Вот что я хотел предложить Мише: мне вдруг пришла мысль взять его ко мне, в деревенский мой дом, отстоявший верст тридцать от той станции, — спасти его, или по крайней мере попытаться спасти его. «Слушай, Миша, — сказал я, — хочешь ты поселиться у меня?.. Будешь ты жить на всем готовом, платье тебе сошьют, белье, экипируют тебя как следует, и деньги тебе будут выдаваться на табак и на прочее, под одним только условием: не пить вина!.. Согласен ты?» Миша даже испугался от радости; вытаращил глаза, побагровел и вдруг, припав к моему плечу, начал целовать меня и повторять прерывистым голосом: «Дяденька… благодетель…дай вам бог!..» Он расплакался наконец и, сняв папаху, принялся утирать ею глаза, нос и губы. «Смотри же, — заметил я ему, — помни условие: вина не пить!» — «Да будь оно проклято! — воскликнул он, взмахнув обеими руками — и, вследствие этого порывистого движенья, еще сильнее обдал меня тем спиртным запахом, которым он весь был пропитан… — Ведь, дяденька, если б вы знали жизнь мою… Ведь если бы не горе, не судьба жестокая… Зато теперь, клянусь, клянусь, я исправлюсь, я докажу… Дяденька, я никогда не лгал — спросите хоть кого… Я честный, но я несчастный человек, дяденька; ласки ни от кого не видел…»

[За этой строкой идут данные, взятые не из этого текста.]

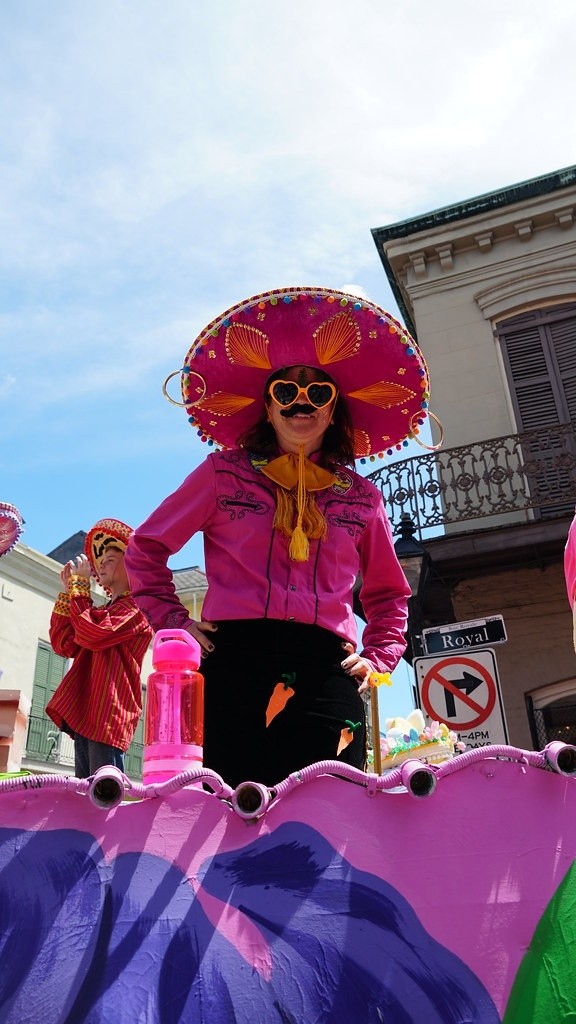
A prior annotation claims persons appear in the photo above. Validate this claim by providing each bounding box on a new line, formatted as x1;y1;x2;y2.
125;288;427;808
563;516;576;648
44;518;153;779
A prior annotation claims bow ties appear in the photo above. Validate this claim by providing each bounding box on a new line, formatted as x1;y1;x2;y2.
261;452;338;491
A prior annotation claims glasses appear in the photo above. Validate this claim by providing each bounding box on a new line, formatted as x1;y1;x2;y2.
268;379;337;411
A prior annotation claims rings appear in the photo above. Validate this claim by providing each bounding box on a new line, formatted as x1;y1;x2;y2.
367;672;391;687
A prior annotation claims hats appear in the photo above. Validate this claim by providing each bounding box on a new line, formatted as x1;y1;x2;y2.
163;286;445;465
84;518;135;598
0;502;25;558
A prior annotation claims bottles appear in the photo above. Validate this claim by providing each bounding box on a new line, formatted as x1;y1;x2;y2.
142;629;205;787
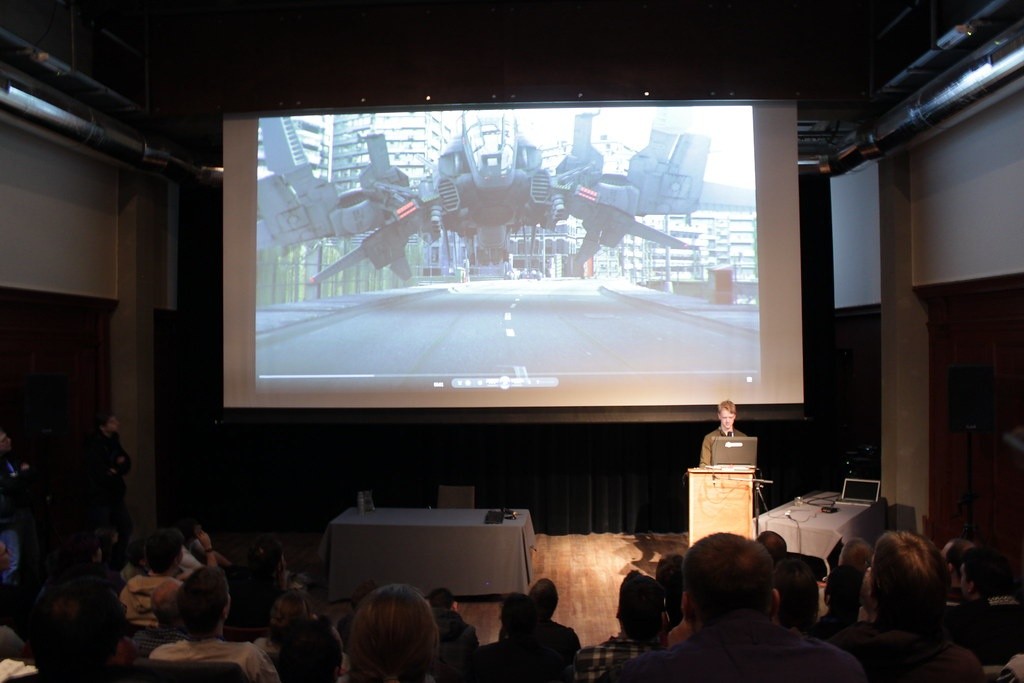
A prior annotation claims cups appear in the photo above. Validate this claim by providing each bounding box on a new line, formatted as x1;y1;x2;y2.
795;497;803;506
359;492;371;514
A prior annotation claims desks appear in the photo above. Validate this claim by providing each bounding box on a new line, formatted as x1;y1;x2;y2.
316;507;539;606
753;489;888;586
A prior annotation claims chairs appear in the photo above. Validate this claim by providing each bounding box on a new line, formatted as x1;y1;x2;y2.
19;616;274;683
435;486;477;509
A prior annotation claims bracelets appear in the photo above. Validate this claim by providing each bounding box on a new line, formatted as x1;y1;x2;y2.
206;548;213;553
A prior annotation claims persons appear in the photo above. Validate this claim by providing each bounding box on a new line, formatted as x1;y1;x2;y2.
0;519;1024;682
0;430;38;569
83;412;133;565
700;400;748;467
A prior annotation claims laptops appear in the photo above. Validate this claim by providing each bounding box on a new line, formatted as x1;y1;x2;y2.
833;478;880;507
709;435;757;469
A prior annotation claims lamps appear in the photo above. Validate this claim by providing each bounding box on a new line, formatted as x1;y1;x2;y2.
818;144;883;179
205;143;224;172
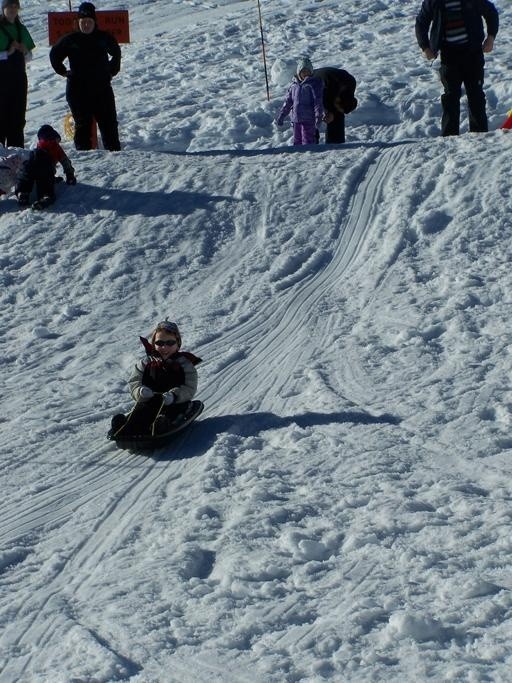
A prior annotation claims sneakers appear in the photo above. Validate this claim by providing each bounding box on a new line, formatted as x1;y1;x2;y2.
17;192;50;210
111;414;127;432
152;415;169;435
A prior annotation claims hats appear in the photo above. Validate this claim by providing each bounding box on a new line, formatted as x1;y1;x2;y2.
152;320;181;347
38;124;61;141
78;2;96;21
297;58;313;81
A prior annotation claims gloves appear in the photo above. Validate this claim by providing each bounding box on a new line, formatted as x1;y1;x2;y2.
316;117;321;125
54;171;77;186
277;116;283;125
140;387;154;398
162;392;174;406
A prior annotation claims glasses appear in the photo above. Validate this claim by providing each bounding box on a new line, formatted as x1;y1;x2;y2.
301;70;311;75
154;338;177;346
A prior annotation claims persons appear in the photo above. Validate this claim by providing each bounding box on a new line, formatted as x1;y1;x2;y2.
415;0;499;137
0;0;122;212
111;321;203;433
277;58;357;146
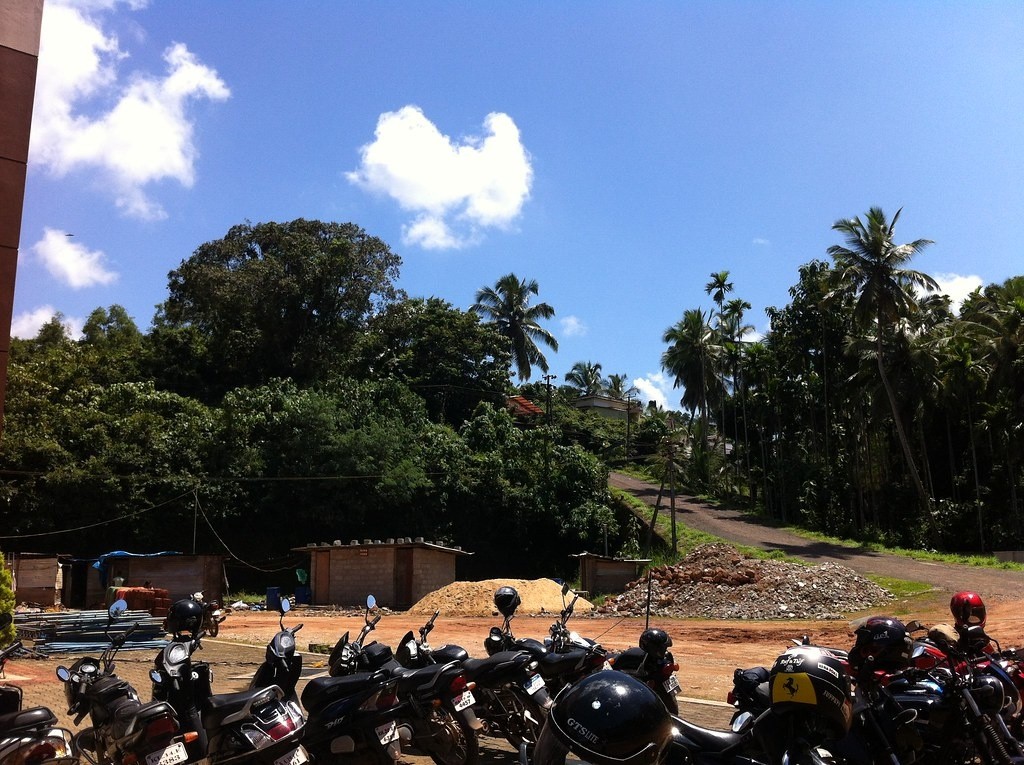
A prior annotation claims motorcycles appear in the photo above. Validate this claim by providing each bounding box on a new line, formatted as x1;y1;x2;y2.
328;595;488;765
543;583;681;718
484;607;606;702
56;599;198;765
533;625;1024;765
191;590;219;637
395;609;554;754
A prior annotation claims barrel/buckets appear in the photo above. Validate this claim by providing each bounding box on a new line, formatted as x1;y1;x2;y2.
295;584;312;605
267;587;280;610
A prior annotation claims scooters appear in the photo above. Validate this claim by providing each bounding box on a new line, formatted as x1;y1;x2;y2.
0;613;80;765
149;632;307;765
248;594;401;765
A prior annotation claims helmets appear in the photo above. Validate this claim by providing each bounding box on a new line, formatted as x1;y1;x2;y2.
854;617;913;662
639;629;672;659
769;646;853;740
967;674;1004;724
495;587;521;617
950;591;986;628
168;600;203;632
547;670;674;765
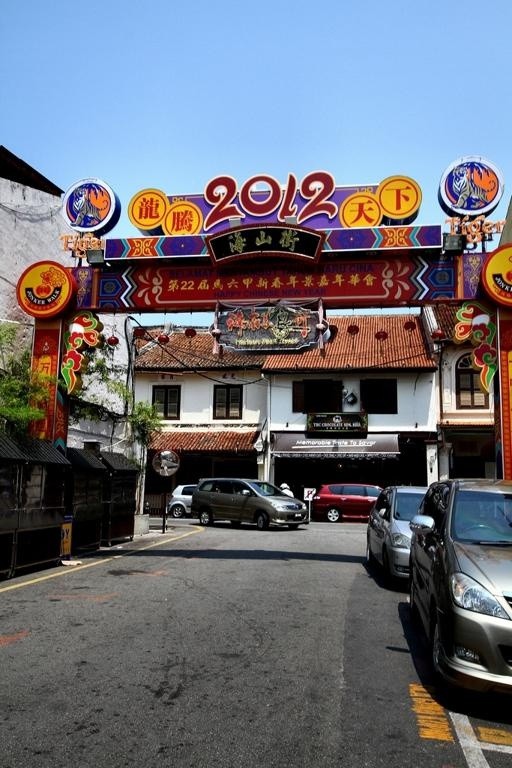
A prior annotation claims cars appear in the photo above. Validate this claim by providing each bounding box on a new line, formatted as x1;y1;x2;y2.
367;486;429;578
168;485;197;518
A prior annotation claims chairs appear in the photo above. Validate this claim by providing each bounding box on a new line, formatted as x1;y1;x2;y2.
458;502;480;523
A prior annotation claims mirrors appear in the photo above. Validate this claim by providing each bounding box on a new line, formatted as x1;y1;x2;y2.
152;449;181;477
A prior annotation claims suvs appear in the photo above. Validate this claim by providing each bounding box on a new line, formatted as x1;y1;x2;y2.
408;478;512;692
312;484;384;522
191;477;309;530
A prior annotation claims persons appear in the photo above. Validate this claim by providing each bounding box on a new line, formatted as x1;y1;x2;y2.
279;482;295;499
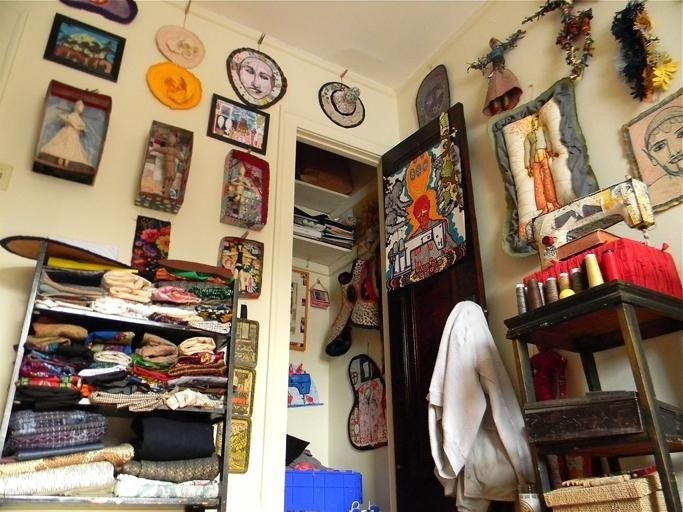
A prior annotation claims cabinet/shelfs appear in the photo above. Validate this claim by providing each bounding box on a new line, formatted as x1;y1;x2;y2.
0;241;240;512
292;142;353;268
502;279;682;512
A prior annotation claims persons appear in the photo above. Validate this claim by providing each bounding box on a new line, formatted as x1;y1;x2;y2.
44;98;90;165
640;105;683;189
236;56;275;100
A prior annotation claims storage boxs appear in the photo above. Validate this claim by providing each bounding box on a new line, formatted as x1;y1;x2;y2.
283;469;362;512
541;471;668;512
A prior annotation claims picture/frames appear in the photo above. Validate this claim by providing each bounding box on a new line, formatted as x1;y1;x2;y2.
289;268;308;352
206;93;270;155
42;11;127;84
215;318;259;475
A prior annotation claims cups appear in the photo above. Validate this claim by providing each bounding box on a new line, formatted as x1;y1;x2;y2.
517;482;543;512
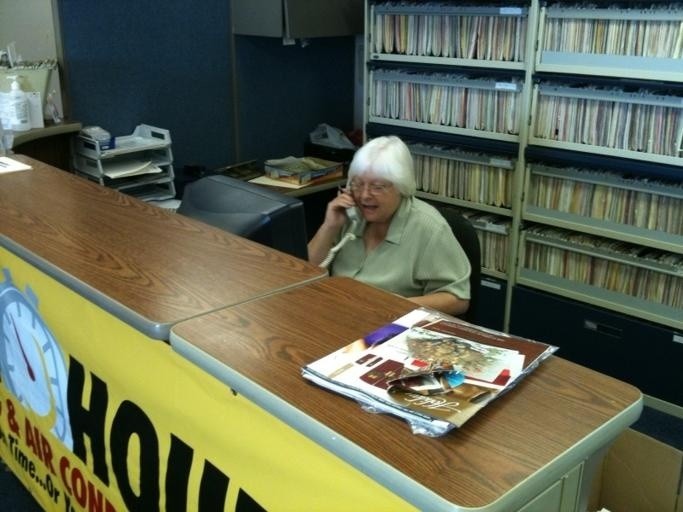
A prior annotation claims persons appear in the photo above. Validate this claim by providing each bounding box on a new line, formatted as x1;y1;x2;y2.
307;134;472;316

Тут он окончательно разрыдался. Я постарался его успокоить и успел в том, потому что когда мы подъехали к моему дому, Миша уже давно спал мертвым сном, уронив голову ко мне на колени.
VII
Ему тотчас определили особую комнату и тотчас же, первым делом, свели в баню, что было совершенно необходимо. Всю его одежду — и кинжал, и папаху, и дырявые сапоги бережно сложили в чулан, надели на него чистое белье, туфли и кой-какое мое платье, которое, как это всегда бывает с бедняками, как раз пришлось по его сложению и росту. Когда он пришел к столу, вымытый, опрятный, свежий, — он казался до того умиленным и счастливым, он весь сиял такою радостной благодарностью, что и я почувствовал умиление и радость… Его лицо совсем преобразилось… У двенадцатилетних мальчиков бывают такие лица в светлое воскресенье, после причастья, когда они, густо напомаженные, в новых курточках и накрахмаленных воротничках, идут христосоваться с своими родителями. Миша то и дело осторожно и недоверчиво ощупывал себя и всё повторял: «Что это?.. Не на небесах ли я?» А на другой день объявил, что спать всю ночь не мог от восхищения! У меня в доме жила тогда старушка тетка с своей племянницей; обе они чрезвычайно смутились, когда узнали о прибытии Миши; они не понимали, как я мог пригласить его к себе в дом! Очень уже худая шла о нем слава. Но, во-первых, я знал, что он всегда был очень вежлив с дамами; а во-вторых, я надеялся на его обещание исправиться. И действительно: в первые два дня своего пребывания под моим кровом Миша не только оправдал мои ожидания, но превзошел их, а дам моих он просто очаровал. Со старушкой он играл в пикет*, помогал ей разматывать гарус, показал ей два новых пасьянса; племяннице, у которой был небольшой голосок, он аккомпанировал на фортепьяно, читал ей русские, французские стихи; рассказывал обеим дамам веселые, но приличные анекдоты; словом, услуживал им всячески, так что они неоднократно выражали мне свое удивление, а старушка даже заметила, что вот как люди бывают иногда несправедливы… Чего-чего о нем не говорили… а он такой смирный да вежливый… бедный Миша! Правда, за столом «бедный Миша» как-то особенно торопливо облизывался всякий раз, как только взглядывал на бутылку. Но стоило мне погрозить пальцем, и он поднимал глаза кверху и прижимал руку к сердцу… «Я, мол, клялся!.. Я теперь переродился!» — уверял он меня. «Что ж, дай бог!» — думалось мне… Однако это перерождение продолжалось недолго.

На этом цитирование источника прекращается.